> [TASKS TO PERFORM]:
• 1. Please list every line of the records that contains the string "Masks", matching case exactly.
• 2. Pick up the sermon on hindrances to prayer from where it stops and keep writing it.

> [PAGE TEXT]:
+ + + + + + +

Hindrances to Prayer

by Evangelist John R. Rice

II. Prayers Blocked by Wrongs Unrighted, Debts Unpaid, Offended Brothers Unreconciled

If a wife's prayers are hindered by the sin of rebellion against her husband, and the husband's prayers are hindered by not taking his Scriptural position in the home and in relation to his wife; it is also true that every wrong against others which is not made right stands between the Christian and God to hinder his prayers.

This must be the meaning of our Saviour in Matthew 5:23,24 when He said,

"If thou bring thy gift to the altar, and there rememberest that thy brother hat ought against thee; leave there thy gift before the altar, and go thy way; first be reconciled to thy brother, and then come and offer thy gift."

The Old Testament saint who came to present himself before God at the temple and offer a lamb for a sacrifice, represents a Christian in his prayers and service and praise. If the Hebrew saint were spiritually minded, he knew that that lamb represented Christ, the Lamb of God which should take away the sins of the world. He knew, if he were taught by the Holy Spirit, that the blood of that lamb pictured the blood of Calvary that would be shed for sinners. All his heart's devotion to God would be expressed by the offering of this lamb, all his hope of pardon, all his trust in the atoning blood, all his loving adoration. But the Lord Jesus plainly said that if one should bring a lamb for a sacrifice or any kind of an offering to God and there at the altar should remember a brother whom he had wronged or offended, then he must at once stop the sacrifice. 'Leave the lamb with its feet tied together on the ground before the altar! I will not receive it! I will not hear your prayers, I will not be pleased with your offerings. Nothing you can do for Me can be viewed with favor until you go and make right the wrong done your brother!' said the Saviour in effect.

Some of you pray long, and God never hears you. Some of you give much money, and the sight of it is an abomination to God. Some of you work and toil doing "church work," and God hates it. Anything you can offer to God is hateful in His sight if you will not go and be reconciled to others you have wronged. There is a fundamental hypocrisy in any attempt at worship or service by those who do not honestly forsake sin and make an effort to undo the wrong that has been done, to pay debts that have been made, to ask forgiveness for sins committed against others.

Many of us cannot get our prayers heard because already the cry of others whom we have wronged has been heard by God. Cain tried to talk to God; but the blood of his slain brother, Abel, had cried out of the ground to God against Cain. Pharaoh in Egypt made fair promises, but already he was marked for destruction, and God brought along one crisis after another that forced Pharaoh to choose, knowing that Pharaoh would harden his heart and die under the wrath of God. The reason was that God had heard the groanings and the cries of the oppressed multitudes of the Israelites; of mothers whose babies were murdered; of toiling laborers who had to make brick without straw. May God pity Hitler if ever he tries to pray; for ringing in the ears of God already are the groans and pleadings of the martyred dead, the slaughtered Poles, the murdered Jews, the betrayed French, the starved Greeks, and the downtrodden millions of poor and oppressed in all of Europe!

+ + + + + + +

> [DATA EXCERPTS]:
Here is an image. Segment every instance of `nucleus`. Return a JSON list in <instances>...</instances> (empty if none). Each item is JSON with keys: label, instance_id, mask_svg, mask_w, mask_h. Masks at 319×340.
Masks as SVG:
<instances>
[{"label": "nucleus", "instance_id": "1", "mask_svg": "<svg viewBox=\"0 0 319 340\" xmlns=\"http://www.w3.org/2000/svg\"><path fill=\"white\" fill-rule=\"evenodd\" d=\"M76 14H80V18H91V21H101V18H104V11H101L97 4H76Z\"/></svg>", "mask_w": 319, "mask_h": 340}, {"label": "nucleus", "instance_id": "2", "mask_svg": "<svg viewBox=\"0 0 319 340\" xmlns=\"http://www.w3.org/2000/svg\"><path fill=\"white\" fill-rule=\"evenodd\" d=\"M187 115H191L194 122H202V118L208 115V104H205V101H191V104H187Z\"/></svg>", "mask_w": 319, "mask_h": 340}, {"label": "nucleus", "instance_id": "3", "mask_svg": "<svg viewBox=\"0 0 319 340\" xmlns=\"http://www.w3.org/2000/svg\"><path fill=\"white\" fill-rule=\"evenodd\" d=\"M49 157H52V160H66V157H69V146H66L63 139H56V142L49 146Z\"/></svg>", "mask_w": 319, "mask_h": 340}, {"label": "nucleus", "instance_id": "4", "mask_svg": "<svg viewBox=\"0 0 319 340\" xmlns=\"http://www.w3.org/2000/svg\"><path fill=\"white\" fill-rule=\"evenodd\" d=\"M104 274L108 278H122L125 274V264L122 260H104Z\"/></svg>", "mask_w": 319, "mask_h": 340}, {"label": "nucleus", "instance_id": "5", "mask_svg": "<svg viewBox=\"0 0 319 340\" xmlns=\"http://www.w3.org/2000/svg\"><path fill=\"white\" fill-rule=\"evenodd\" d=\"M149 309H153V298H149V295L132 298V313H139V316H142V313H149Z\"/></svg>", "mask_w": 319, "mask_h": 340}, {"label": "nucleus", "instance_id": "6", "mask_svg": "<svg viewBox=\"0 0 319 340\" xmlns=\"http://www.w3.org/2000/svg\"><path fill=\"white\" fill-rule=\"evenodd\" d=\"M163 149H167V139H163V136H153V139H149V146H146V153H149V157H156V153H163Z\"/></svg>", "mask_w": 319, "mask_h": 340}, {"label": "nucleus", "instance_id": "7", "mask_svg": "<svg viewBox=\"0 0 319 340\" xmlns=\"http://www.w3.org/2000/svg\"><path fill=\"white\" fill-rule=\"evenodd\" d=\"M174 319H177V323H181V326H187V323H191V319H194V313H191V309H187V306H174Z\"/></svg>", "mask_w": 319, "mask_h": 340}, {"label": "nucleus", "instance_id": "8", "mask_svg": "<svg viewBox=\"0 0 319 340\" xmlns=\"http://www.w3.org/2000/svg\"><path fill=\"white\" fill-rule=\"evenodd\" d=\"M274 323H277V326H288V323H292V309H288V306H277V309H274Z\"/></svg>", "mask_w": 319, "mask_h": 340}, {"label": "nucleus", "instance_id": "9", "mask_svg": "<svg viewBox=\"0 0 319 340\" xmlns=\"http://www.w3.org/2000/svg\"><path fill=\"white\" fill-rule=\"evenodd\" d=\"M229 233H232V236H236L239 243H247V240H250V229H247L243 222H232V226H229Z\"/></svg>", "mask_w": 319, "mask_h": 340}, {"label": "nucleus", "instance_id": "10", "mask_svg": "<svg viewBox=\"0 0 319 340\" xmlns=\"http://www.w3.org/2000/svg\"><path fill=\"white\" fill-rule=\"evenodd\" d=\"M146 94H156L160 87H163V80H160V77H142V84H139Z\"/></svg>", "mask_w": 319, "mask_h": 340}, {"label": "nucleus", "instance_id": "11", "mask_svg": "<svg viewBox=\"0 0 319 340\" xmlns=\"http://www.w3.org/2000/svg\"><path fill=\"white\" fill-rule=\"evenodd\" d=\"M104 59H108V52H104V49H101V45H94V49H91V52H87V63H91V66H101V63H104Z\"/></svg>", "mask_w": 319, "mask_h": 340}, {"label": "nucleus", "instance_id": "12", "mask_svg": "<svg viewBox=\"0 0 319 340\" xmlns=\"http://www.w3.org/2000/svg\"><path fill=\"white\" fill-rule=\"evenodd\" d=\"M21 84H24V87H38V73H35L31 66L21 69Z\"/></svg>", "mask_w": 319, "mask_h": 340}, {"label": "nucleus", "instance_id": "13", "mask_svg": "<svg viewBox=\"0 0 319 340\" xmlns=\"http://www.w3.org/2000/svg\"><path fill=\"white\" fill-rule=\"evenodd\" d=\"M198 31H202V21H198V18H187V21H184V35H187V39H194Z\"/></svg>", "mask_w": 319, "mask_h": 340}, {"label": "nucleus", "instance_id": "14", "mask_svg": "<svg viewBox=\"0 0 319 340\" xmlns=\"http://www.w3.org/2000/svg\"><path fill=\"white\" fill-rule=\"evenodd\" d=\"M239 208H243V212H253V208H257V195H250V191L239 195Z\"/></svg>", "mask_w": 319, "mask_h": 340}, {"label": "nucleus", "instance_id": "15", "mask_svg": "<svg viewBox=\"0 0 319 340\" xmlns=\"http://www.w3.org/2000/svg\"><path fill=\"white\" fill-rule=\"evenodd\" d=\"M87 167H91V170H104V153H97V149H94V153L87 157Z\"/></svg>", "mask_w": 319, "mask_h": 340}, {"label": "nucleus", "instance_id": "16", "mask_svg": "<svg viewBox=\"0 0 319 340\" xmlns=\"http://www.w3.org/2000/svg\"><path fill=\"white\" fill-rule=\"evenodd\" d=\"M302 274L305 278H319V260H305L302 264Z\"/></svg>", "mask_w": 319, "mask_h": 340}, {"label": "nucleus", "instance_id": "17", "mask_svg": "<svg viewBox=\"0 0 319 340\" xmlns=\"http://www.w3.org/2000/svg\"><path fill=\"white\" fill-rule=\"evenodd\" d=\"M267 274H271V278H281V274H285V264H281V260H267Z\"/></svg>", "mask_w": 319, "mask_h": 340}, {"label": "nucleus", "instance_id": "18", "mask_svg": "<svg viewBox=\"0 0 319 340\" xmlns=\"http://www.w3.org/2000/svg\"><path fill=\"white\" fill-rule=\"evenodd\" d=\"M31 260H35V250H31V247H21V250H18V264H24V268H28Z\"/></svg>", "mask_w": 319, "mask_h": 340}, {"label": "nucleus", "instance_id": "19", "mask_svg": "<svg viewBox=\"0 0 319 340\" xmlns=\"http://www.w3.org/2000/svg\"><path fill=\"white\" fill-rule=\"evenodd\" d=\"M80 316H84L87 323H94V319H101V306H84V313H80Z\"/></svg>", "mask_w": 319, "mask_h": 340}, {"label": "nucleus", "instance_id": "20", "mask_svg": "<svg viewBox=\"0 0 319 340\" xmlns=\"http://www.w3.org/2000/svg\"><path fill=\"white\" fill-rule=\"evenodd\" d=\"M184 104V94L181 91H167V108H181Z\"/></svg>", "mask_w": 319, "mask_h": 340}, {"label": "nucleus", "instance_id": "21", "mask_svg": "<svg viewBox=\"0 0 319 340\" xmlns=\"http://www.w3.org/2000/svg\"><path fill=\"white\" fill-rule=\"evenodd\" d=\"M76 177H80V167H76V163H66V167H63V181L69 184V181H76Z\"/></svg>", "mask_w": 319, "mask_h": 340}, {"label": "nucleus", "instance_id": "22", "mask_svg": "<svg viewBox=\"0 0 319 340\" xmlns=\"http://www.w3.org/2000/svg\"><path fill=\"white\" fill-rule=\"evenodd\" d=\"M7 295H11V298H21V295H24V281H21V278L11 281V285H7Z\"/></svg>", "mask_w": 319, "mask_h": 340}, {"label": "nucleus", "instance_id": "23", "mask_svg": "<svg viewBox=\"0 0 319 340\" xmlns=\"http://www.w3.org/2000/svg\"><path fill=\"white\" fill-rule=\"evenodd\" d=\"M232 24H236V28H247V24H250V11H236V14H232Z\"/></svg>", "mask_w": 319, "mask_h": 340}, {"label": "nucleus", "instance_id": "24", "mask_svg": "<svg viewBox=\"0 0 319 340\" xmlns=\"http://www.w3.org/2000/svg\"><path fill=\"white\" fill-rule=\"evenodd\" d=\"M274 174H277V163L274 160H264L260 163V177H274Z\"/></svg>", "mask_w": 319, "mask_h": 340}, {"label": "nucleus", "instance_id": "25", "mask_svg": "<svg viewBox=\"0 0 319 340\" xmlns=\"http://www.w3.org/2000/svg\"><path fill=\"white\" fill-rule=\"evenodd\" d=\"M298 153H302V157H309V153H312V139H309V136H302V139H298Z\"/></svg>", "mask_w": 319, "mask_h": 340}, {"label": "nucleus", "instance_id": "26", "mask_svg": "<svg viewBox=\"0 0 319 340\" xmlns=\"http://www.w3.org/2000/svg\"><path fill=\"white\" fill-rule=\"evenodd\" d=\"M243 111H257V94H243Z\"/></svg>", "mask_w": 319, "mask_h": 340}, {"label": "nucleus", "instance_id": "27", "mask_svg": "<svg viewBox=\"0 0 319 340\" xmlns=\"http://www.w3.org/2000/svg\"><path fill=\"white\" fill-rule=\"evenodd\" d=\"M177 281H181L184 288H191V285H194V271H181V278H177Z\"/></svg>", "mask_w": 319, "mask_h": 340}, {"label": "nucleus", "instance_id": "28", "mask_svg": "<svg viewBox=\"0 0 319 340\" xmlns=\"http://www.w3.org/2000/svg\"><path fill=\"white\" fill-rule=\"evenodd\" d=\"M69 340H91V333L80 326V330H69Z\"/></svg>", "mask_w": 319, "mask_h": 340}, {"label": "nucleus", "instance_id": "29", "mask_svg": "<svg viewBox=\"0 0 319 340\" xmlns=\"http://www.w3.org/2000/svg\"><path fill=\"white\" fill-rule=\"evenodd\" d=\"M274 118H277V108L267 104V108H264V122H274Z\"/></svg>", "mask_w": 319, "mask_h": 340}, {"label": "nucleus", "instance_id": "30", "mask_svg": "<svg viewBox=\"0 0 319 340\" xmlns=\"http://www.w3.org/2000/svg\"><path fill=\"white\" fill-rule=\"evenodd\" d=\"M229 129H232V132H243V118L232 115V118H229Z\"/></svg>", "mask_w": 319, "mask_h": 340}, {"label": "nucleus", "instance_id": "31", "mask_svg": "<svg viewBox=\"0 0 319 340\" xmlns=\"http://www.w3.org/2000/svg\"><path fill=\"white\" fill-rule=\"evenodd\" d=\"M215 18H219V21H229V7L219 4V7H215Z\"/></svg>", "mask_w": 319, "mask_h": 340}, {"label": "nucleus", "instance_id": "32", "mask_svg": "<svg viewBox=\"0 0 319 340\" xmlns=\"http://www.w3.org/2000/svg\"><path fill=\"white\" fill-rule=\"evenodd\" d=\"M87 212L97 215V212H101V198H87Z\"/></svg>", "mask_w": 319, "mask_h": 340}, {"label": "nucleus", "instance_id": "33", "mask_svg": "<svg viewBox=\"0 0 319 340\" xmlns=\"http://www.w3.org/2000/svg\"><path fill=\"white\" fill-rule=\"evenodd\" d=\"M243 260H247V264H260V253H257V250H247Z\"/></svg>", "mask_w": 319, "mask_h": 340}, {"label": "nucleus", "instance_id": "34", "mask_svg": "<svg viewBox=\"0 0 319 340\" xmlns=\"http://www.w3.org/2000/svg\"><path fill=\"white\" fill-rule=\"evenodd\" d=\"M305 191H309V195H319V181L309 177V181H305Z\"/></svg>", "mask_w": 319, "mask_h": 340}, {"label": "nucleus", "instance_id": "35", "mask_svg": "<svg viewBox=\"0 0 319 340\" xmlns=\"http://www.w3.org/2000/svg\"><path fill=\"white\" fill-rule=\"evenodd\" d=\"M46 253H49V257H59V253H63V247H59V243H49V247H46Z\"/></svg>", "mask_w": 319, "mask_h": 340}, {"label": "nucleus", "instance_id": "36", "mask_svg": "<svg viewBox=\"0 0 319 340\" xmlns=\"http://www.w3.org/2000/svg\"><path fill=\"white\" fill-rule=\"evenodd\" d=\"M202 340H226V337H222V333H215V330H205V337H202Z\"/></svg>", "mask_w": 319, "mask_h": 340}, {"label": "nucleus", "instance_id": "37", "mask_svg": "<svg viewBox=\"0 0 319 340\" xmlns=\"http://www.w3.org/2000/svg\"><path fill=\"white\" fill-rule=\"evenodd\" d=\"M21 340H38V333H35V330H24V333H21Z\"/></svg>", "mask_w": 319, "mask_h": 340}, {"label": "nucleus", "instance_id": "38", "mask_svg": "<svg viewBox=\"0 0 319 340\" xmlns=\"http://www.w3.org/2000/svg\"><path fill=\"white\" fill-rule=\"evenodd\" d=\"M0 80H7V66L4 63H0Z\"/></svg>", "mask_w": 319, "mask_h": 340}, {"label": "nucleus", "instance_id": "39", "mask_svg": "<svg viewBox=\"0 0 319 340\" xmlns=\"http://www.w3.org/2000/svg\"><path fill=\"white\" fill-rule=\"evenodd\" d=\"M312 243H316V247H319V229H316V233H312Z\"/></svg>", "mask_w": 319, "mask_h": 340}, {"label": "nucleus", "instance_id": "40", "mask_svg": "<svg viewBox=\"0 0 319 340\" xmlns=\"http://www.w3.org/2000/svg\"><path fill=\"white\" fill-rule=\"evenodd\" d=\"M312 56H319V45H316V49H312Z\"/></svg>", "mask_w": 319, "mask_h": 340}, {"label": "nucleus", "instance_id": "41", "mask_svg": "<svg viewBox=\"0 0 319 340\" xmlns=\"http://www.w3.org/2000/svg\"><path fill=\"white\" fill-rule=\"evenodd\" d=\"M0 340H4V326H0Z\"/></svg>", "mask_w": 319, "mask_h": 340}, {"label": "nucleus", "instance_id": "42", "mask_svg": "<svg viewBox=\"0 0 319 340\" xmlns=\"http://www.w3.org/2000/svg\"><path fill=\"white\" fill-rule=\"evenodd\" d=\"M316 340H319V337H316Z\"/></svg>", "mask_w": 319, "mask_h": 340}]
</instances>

+ + + + + + +

> [OUTPUTS IN ORDER]:
• 1.
Here is an image. Segment every instance of `nucleus`. Return a JSON list in <instances>...</instances> (empty if none). Each item is JSON with keys: label, instance_id, mask_svg, mask_w, mask_h. Masks at 319×340.
Masks as SVG:

• 2.
God told the Jews in the days of Malachi that divorced wives had covered the altar of the Lord with tears until He would no longer regard the offering or receive it with good will at the hands of the Jews because He was a witness between the sin of the men who tried to pray and their treacherously divorced wives (Mal. 2:13,14). And the Lord warns in Exodus 22:22,23 that any afflicted widow or fatherless child could cry to God and that their faintest cry would be heard, and God's wrath would wax hot against those who oppressed them. And verse 27 of the same chapter tells us that if the poor man should cry at all to God against those who take away his garment and covering, that God would hear.

Do you then, dear Christian, believe that God will hear you pray when there are wrongs against others that you have not made right and debts that you have not paid?

God commands all men to repent, we are told. And repentance means a sincere, heart-turning away from sin, a change of mind and disposition toward sin and toward God. How, then, could God be pleased to bless His own children who have not themselves honestly turned away from some sin in their own lives?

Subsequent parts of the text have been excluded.